ESTELLE: an Efficient and Cost-effective Cloud Log Engine
Yupu Zhang,Guanglin Cong,Jihan Qu,Ran Xu,Yuan Fu,Weiqi Li,Feiran Hu,Jing Liu,Wenliang Zhang,Kai Zheng
DOI: https://doi.org/10.1145/3626246.3653387
2024-01-01
Abstract:With the advancement of cloud computing, more and more enterprises are adopting cloud services to build a variety of applications. Monitoring and observability are integral to the complex and fragile cloud-native architecture. As an extremely important data source for both, logs play an indispensable role in applications such as code debugging, root cause analysis, troubleshooting, and trend analysis. However, the inherent characteristic of cloud logs, with TB-level daily data production per user and continuous growth over time and with business, poses core challenges for log engines. Traditional log management systems are inadequate for handling the requirements of massive log data high-frequency writing and storage, along with low-frequency retrieval and analysis in cloud environments. Exploring a low-cost, high-performance cloud-native log engine solution is an extremely extraordinary challenging task.

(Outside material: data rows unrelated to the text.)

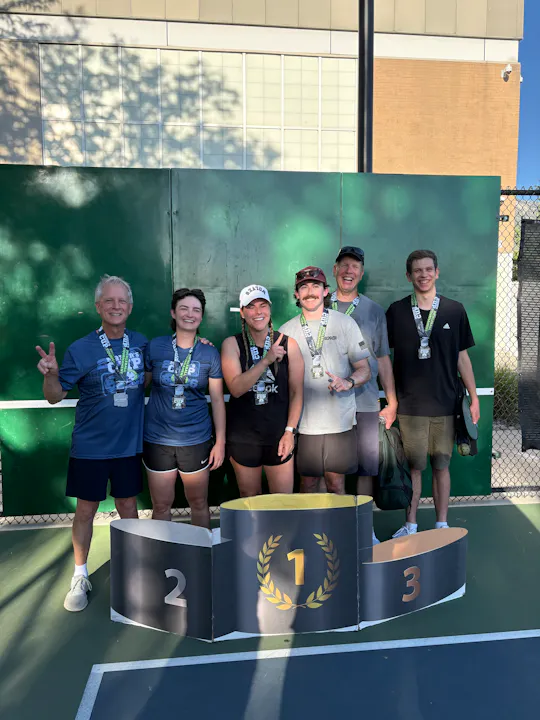 A group of six people poses with medals on a podium after a competition, celebrating a victory outdoors.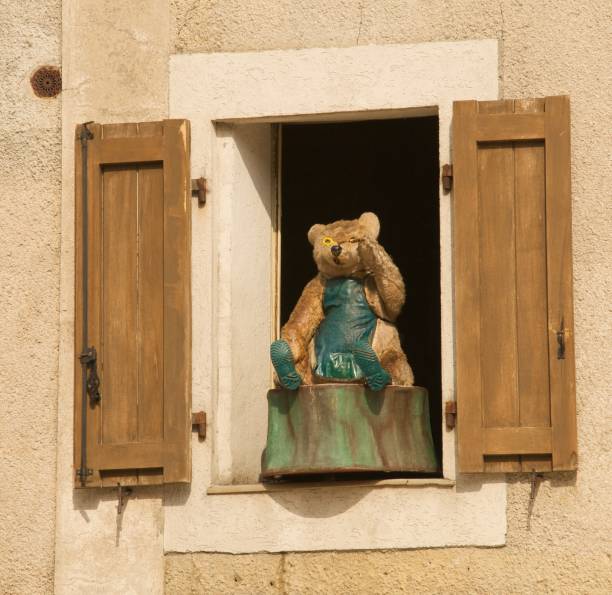 A carved Blowing Bubbles wood bear sits on a window sill with shutters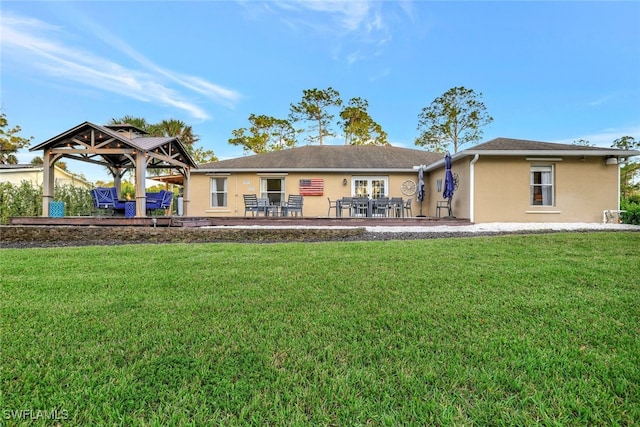 rear view of property with a gazebo, a patio, and a lawn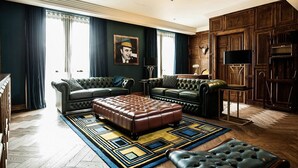 A spacious living room with dark green walls, a large window with curtains, a patterned rug, and a wooden cabinet.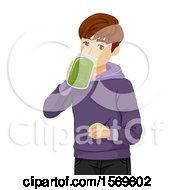 Teen Guy Drinking A Green Smoothie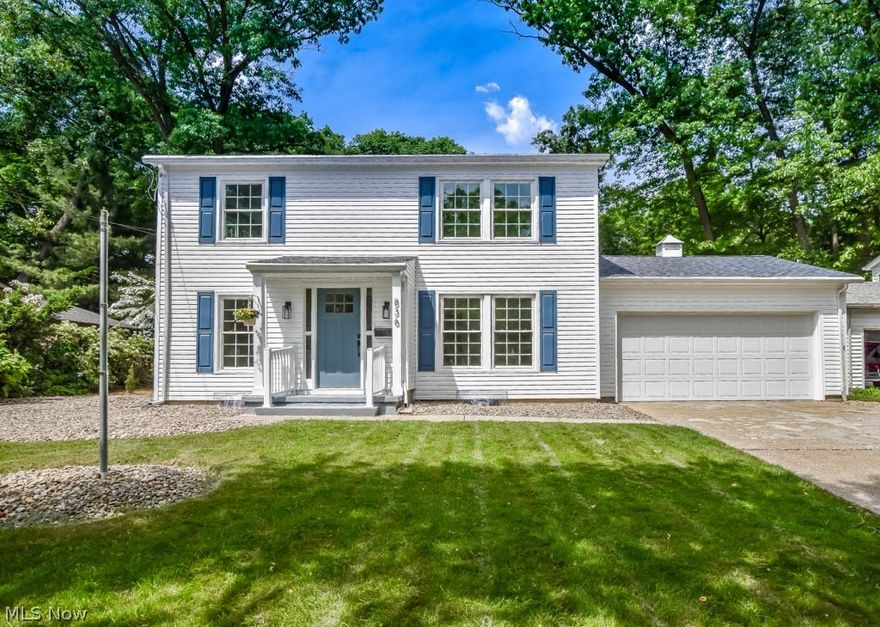 Wonderfully updated 3 bedroom colonial in the desirable Canyon Park neighborhood of Merriman Hills. The main floor features a charming vestibule entry with a new front door and built-in bench with coat hooks. In the living room, there’s an accent wall, newly installed recessed lighting, and wood-look vinyl plank flooring that continues into the brand new kitchen. This kitchen showcases new cabinets, quartz countertops, tile backsplash, stainless steel appliances, and an unobstructed view into the family room. The formal dining room is perfect for everyday meals and special occasions. A guest bath rounds out the 1st floor. Upstairs, you'll find three great bedrooms with large closets, including the master with a walk-in closet and an en suite with a tiled shower, extended vanity, and shiplap accent wall. The secondary bathroom is equally impressive and includes a tub/shower combo. Additional living space is available in the lower level, adding a rec room for family entertainment. Outside, you'll appreciate the patio overlooking the nice-sized backyard with a wooded backdrop and creek. Recent improvements include all new windows, lighting, garage service door, entry door, flooring, plus the roof, siding, and gutters that were replaced in 2023. The location can't be beat with Canyon Trail Park nearby and just a short drive to Sand Run Metro Parks and Towpath Trail! Schedule your showing today!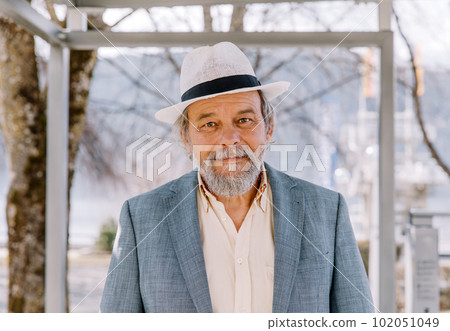 Portrait of a confident, handsome, mature man, pensioner, grandfather in the small town Portrait of a confident, handsome, mature man, pensioner, grandfather in the small town 102051049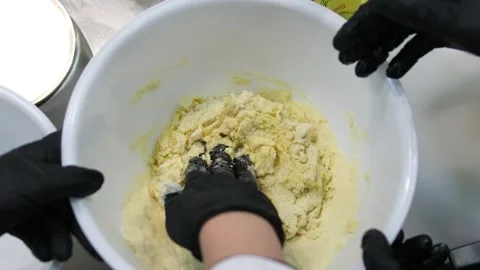 Knead dough by hand Hands kneading raw dough on table flat lay. Top view on Video stock 284435541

To tackle these challenges, we propose a cost-effective cloud-native log engine, called ESTELLE, equipped with a low-cost pluggable log index framework. This engine features a compute-storage separation and read-write separation architecture, enabling linear scalability. We designed a near-lock-free writing process for handling high-frequency writing demands of massive logs. Object storage is used to significantly reduce storage costs. We also tailored ESTELLE Log Bloom filter and approximate inverted index for this cloud-native engine, applying them flexibly to enhance query efficiency and optimize various queries. Extensive experiments on real open-source log datasets have demonstrated that the ESTELLE Log Engine achieves ultra-high single-core CPU write speeds and pretty low storage costs. Furthermore, when equipped with the complete index framework, it also maintains fairly low query latency across various log scenarios.